Effect of Biodegradable Mifepristone Drug Delivery System on the Ultrastructure and Angiogenesis Related Factors of Adenomyosis Cells

Abstract

The aim of this research aimed to analyze the effects of degradable mifepristone nano-drug delivery system (DDS) on the ultrastructure, proliferation, apoptosis, and angiogenesis of adenomyosis cells. Drug-loaded nanoparticles (DNPs) of poly lactic-co-glycolic acid (PLGA) were prepared. The particle size distribution and surface Zeta potential (SZP) of nanoparticles (NPs) were detected. The morphology of NPS was subjected to observation by transmission electron microscope (TEM). Adenomyosis lesion cells were cultured by tissue digestion method, and the cell morphology was observed and identified. The cells were divided into blank control (NC), mifepristone, and mifepristone/PLGA groups. The cell proliferation, ultrastructure, apoptosis, and the expression of Survivin, VEGFR1, and VEGFR2 were detected by MTT, TEM, flow cytometry (FC), and immuno-histochemistry, respectively. The results suggested that the average particle size of mifepristone/PLGA NPs was (185.6±12.9) nm, and the SZP was (−9.5±0.9) mV. It presented the characteristics of circularity, uniform distribution, and smooth surface under TEM. As against the raw drug mifepristone, the release time of mifepristone/PLGA NPs was prolonged, and the drug release rate reached 87.4% at 72 h.
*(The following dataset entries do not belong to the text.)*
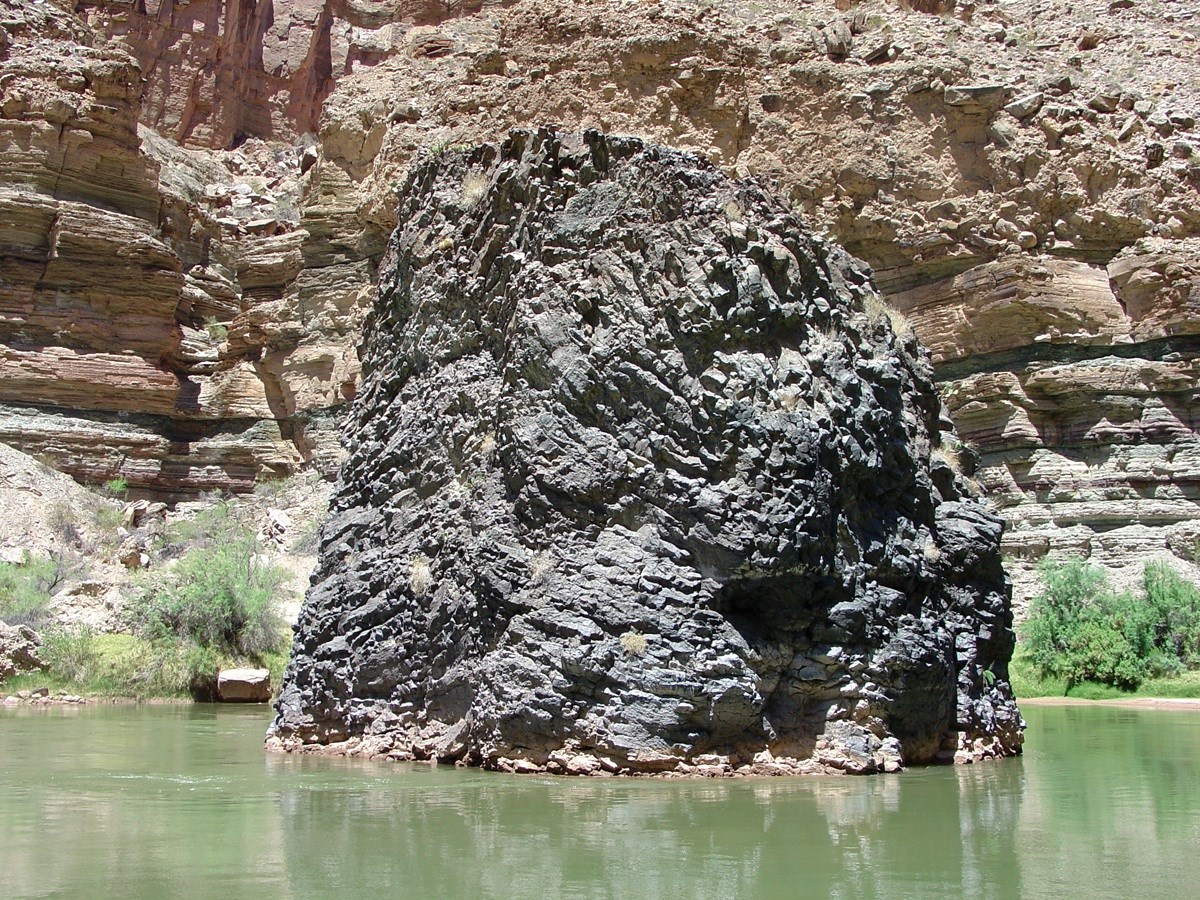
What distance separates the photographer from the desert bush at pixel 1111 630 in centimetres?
2153

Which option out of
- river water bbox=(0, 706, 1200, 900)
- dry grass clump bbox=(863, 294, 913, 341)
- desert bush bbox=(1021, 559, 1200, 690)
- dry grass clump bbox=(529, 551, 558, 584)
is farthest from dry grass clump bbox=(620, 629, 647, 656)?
desert bush bbox=(1021, 559, 1200, 690)

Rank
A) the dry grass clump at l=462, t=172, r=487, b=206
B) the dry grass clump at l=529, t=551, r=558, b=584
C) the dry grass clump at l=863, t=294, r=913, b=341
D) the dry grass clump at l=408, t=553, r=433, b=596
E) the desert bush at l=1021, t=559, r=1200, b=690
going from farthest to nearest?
the desert bush at l=1021, t=559, r=1200, b=690 → the dry grass clump at l=863, t=294, r=913, b=341 → the dry grass clump at l=462, t=172, r=487, b=206 → the dry grass clump at l=408, t=553, r=433, b=596 → the dry grass clump at l=529, t=551, r=558, b=584

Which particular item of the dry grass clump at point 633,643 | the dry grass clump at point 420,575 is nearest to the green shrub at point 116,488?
the dry grass clump at point 420,575

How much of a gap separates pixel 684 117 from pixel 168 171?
21.1 meters

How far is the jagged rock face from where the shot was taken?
9242 millimetres

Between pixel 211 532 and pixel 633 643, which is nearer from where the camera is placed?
pixel 633 643

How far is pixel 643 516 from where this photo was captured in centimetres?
961

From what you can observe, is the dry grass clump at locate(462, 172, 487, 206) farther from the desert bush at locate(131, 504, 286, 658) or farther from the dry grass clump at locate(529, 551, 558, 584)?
the desert bush at locate(131, 504, 286, 658)

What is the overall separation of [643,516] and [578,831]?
3.36 meters

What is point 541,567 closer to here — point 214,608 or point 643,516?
point 643,516

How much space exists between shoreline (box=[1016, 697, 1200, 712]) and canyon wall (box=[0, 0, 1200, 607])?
20.8 ft

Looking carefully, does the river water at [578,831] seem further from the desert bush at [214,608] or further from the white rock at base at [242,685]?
the desert bush at [214,608]

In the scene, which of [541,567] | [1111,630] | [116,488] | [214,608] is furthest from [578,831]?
[116,488]

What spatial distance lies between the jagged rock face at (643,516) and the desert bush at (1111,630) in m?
11.3
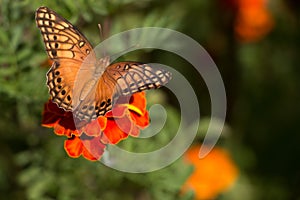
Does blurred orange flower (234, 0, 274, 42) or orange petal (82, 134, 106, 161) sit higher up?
blurred orange flower (234, 0, 274, 42)

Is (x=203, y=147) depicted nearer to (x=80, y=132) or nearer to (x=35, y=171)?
(x=35, y=171)

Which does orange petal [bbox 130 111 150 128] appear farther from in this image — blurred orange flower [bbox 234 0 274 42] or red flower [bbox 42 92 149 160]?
blurred orange flower [bbox 234 0 274 42]

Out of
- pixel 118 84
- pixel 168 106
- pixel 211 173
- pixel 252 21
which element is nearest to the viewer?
pixel 118 84

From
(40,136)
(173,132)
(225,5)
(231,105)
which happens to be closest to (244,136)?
(231,105)

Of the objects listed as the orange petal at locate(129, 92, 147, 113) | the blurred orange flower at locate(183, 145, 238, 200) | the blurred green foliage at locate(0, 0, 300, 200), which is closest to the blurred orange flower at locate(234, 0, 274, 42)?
the blurred green foliage at locate(0, 0, 300, 200)

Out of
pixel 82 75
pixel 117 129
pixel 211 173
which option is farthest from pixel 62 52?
pixel 211 173

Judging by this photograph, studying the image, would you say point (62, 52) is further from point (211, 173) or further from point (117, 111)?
point (211, 173)
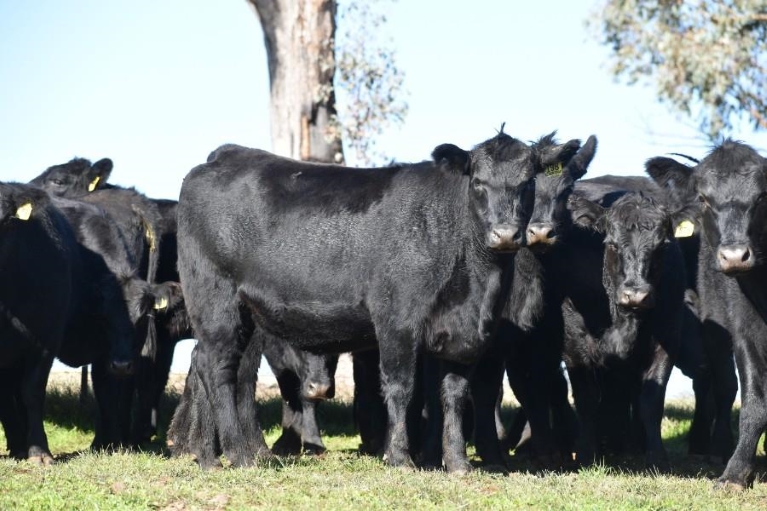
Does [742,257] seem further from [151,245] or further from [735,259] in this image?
[151,245]

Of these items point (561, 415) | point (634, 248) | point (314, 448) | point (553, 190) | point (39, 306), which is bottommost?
point (314, 448)

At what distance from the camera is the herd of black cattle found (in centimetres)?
1014

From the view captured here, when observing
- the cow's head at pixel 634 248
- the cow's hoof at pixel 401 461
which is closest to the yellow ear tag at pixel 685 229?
the cow's head at pixel 634 248

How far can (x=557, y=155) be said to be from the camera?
11.6m

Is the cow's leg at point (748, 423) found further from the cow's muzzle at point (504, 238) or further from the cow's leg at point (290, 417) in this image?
the cow's leg at point (290, 417)

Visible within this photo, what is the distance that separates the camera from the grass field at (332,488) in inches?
334

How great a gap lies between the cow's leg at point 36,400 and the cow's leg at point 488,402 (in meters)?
3.80

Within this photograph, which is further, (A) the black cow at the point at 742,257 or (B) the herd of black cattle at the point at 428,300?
(B) the herd of black cattle at the point at 428,300

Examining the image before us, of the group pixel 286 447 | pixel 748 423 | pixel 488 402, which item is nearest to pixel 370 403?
pixel 286 447

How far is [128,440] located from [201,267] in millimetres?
3073

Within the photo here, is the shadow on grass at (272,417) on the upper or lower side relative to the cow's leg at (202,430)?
lower

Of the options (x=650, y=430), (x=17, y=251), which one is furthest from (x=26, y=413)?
(x=650, y=430)

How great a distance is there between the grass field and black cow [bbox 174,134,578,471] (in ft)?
1.87

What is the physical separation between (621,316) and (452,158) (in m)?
2.26
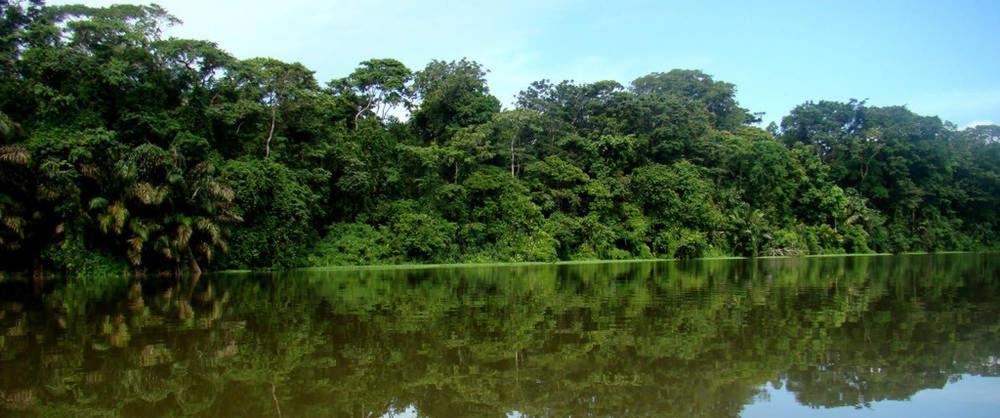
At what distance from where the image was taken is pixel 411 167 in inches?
1485

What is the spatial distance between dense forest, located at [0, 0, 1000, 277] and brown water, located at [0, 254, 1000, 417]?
1037 cm

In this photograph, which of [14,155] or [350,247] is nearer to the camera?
[14,155]

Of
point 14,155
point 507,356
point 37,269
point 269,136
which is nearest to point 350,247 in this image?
point 269,136

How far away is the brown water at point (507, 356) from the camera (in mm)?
6457

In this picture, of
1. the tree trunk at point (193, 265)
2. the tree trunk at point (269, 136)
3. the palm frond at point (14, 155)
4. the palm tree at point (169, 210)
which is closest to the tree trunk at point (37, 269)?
the palm tree at point (169, 210)

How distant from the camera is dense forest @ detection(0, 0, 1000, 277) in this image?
25.0 meters

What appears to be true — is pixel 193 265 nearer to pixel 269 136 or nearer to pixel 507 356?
pixel 269 136

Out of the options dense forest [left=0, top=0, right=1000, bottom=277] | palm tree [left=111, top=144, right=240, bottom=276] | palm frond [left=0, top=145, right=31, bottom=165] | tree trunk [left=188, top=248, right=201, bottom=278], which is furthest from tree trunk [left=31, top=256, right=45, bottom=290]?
tree trunk [left=188, top=248, right=201, bottom=278]

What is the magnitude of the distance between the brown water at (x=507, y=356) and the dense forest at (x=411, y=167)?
34.0 ft

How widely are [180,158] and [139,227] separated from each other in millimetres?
3153

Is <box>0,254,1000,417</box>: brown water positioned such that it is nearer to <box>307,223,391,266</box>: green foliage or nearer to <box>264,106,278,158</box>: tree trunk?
<box>264,106,278,158</box>: tree trunk

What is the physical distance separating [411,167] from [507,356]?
29869 mm

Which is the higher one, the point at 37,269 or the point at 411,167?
the point at 411,167

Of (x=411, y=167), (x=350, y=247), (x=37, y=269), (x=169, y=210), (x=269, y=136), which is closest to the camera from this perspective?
(x=37, y=269)
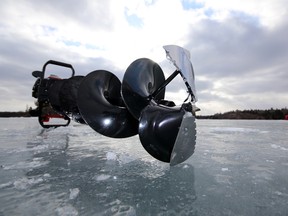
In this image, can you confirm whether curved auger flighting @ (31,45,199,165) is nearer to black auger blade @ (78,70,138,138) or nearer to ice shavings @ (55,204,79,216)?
black auger blade @ (78,70,138,138)

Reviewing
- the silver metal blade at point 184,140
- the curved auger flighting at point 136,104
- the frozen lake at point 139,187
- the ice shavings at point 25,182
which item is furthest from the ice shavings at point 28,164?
the silver metal blade at point 184,140

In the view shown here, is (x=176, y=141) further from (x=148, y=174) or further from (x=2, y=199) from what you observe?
(x=2, y=199)

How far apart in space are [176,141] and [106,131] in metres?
1.56

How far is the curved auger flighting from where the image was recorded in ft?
8.14

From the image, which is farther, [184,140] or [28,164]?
[28,164]

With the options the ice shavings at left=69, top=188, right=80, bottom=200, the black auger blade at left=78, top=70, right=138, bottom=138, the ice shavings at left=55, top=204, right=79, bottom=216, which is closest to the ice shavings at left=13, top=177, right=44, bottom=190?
the ice shavings at left=69, top=188, right=80, bottom=200

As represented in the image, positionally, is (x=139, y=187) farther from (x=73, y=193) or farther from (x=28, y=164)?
(x=28, y=164)

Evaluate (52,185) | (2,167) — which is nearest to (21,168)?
(2,167)

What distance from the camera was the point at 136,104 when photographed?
3129mm

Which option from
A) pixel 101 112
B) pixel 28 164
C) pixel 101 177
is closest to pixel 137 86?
pixel 101 112

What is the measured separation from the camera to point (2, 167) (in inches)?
112

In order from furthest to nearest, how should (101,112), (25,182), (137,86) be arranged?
1. (101,112)
2. (137,86)
3. (25,182)

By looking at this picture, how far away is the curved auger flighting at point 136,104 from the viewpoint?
2480mm

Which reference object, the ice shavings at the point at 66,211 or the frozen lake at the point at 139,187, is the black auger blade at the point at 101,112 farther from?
the ice shavings at the point at 66,211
As against NC, the cell proliferation rate (CPR) was clearly decreased, the apoptosis rate (AR) was increased, and Survivin, VEGFR1, and VEGFR2 had a decrease in mifepristone and mifepristone/PLGA groups (P <0.05). As against mifepristone group, the CPR was clearly decreased, the AR was increased, and Survivin, VEGFR1, and VEGFR2 had a decrease in mifepristone/PLGA group (P <0.05). In conclusion, mifepristone PLGA DNPs were able to delay drug release. Mifepristone can inhibit angiogenesis and promote apoptosis of adenomyosis by affecting the expression of Survivin, VEGFR1, and VEGFR2, thus playing a role in the treatment of adenomyosis.